Leave out the pictures and give back all the entries exactly as written.

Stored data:

___

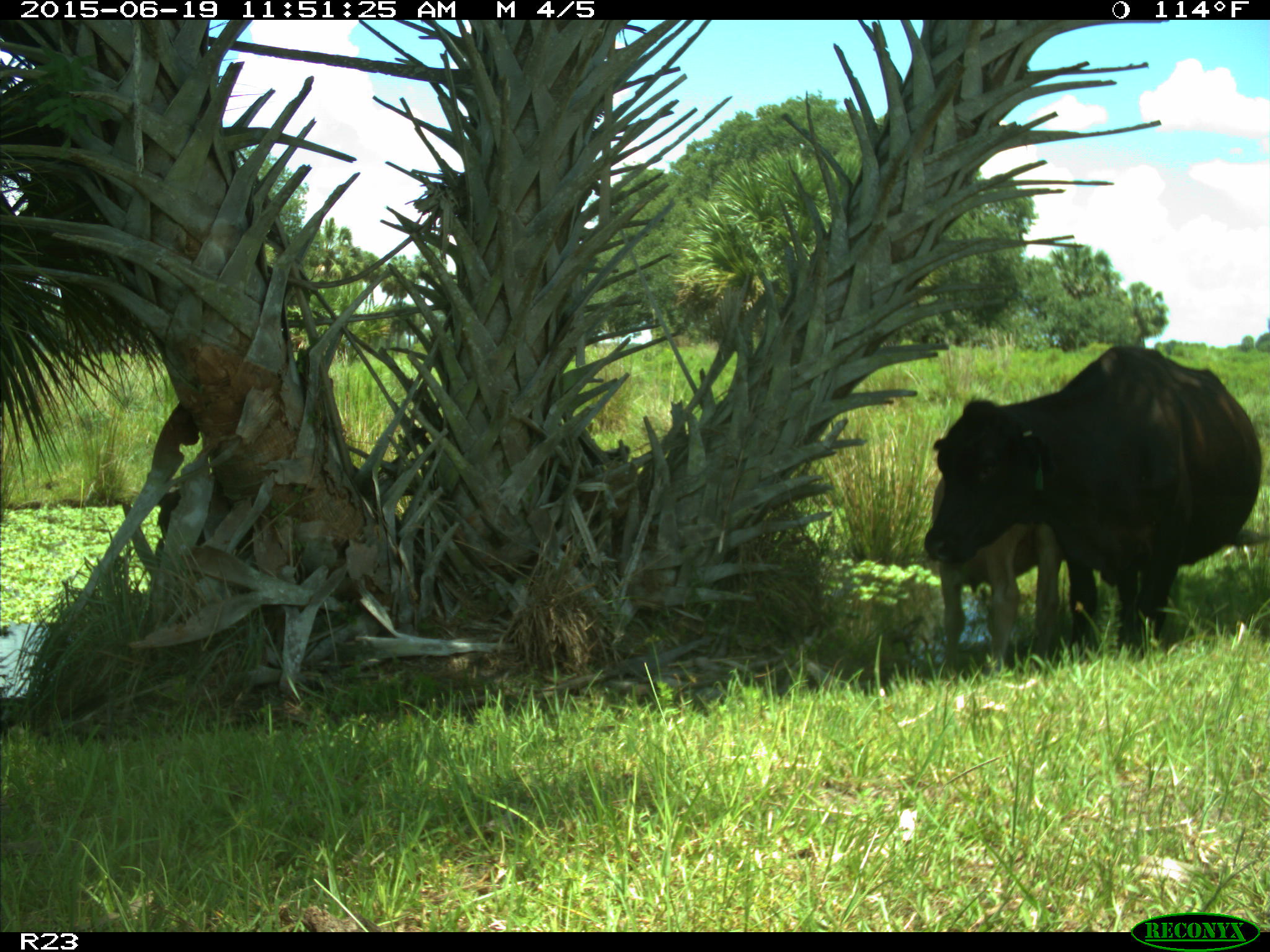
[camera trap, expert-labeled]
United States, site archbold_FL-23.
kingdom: Animalia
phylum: Chordata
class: Mammalia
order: Artiodactyla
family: Bovidae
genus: Bos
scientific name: Bos taurus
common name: domestic cow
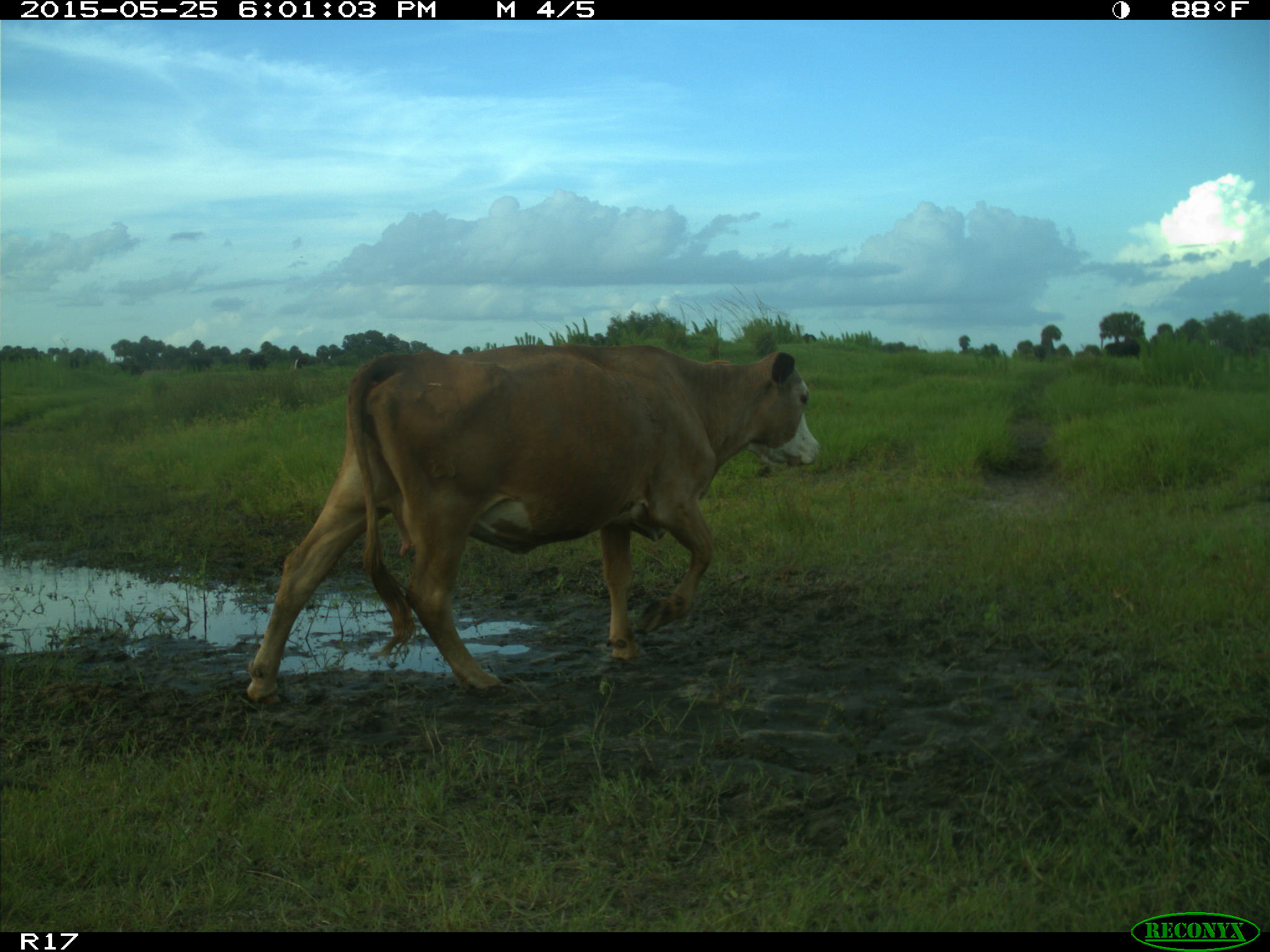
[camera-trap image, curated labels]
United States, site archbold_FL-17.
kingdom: Animalia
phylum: Chordata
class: Mammalia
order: Artiodactyla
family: Bovidae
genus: Bos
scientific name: Bos taurus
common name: domestic cow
Bos taurus (domestic cow).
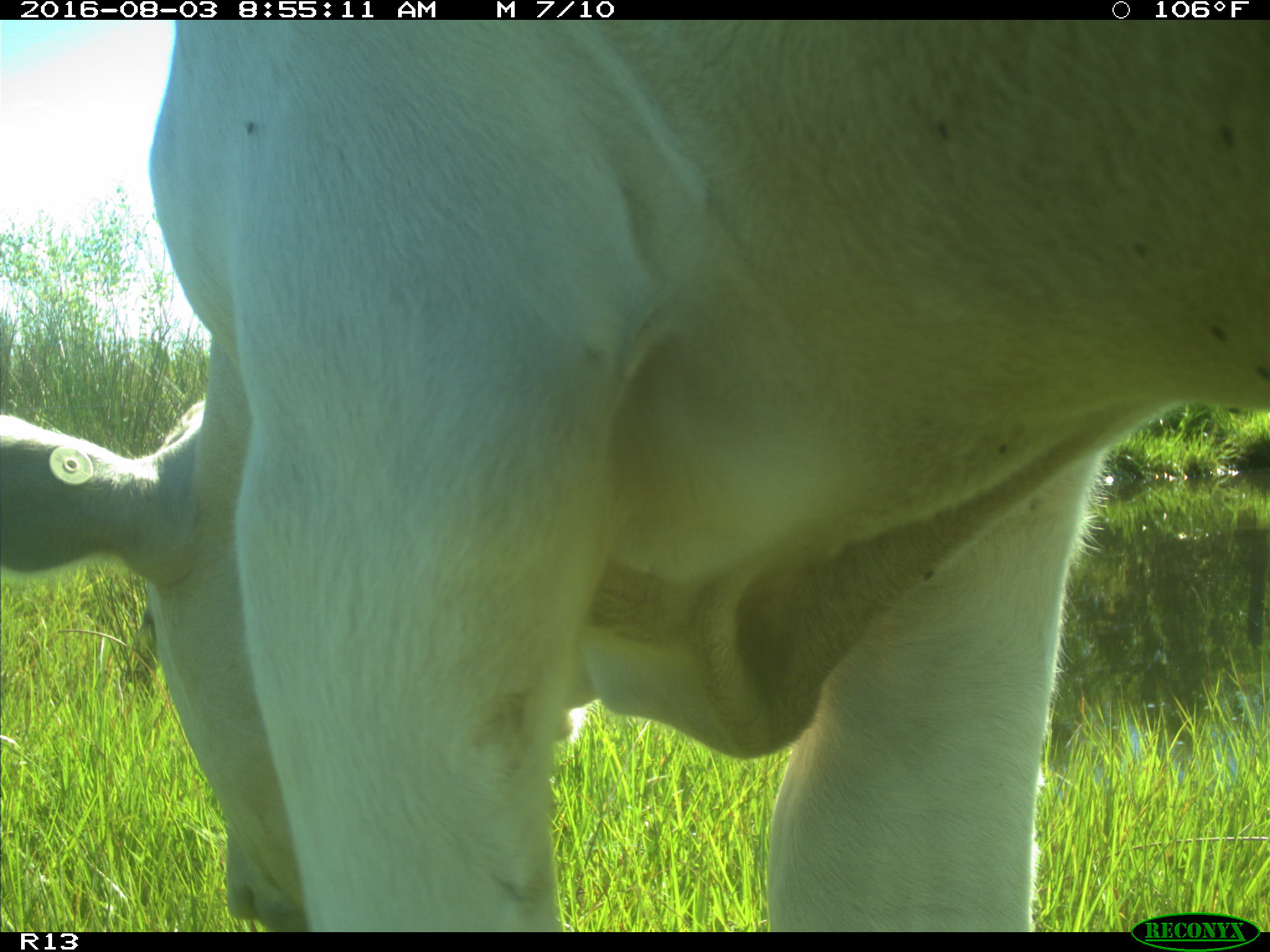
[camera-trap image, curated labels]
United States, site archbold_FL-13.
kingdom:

___

Reply to the task
[camera trap, expert-labeled]
United States, site archbold_FL-23.
kingdom: Animalia
phylum: Chordata
class: Mammalia
order: Artiodactyla
family: Bovidae
genus: Bos
scientific name: Bos taurus
common name: domestic cow
[camera-trap image, curated labels]
United States, site archbold_FL-17.
kingdom: Animalia
phylum: Chordata
class: Mammalia
order: Artiodactyla
family: Bovidae
genus: Bos
scientific name: Bos taurus
common name: domestic cow
Bos taurus (domestic cow).
[camera-trap image, curated labels]
United States, site archbold_FL-13.
kingdom:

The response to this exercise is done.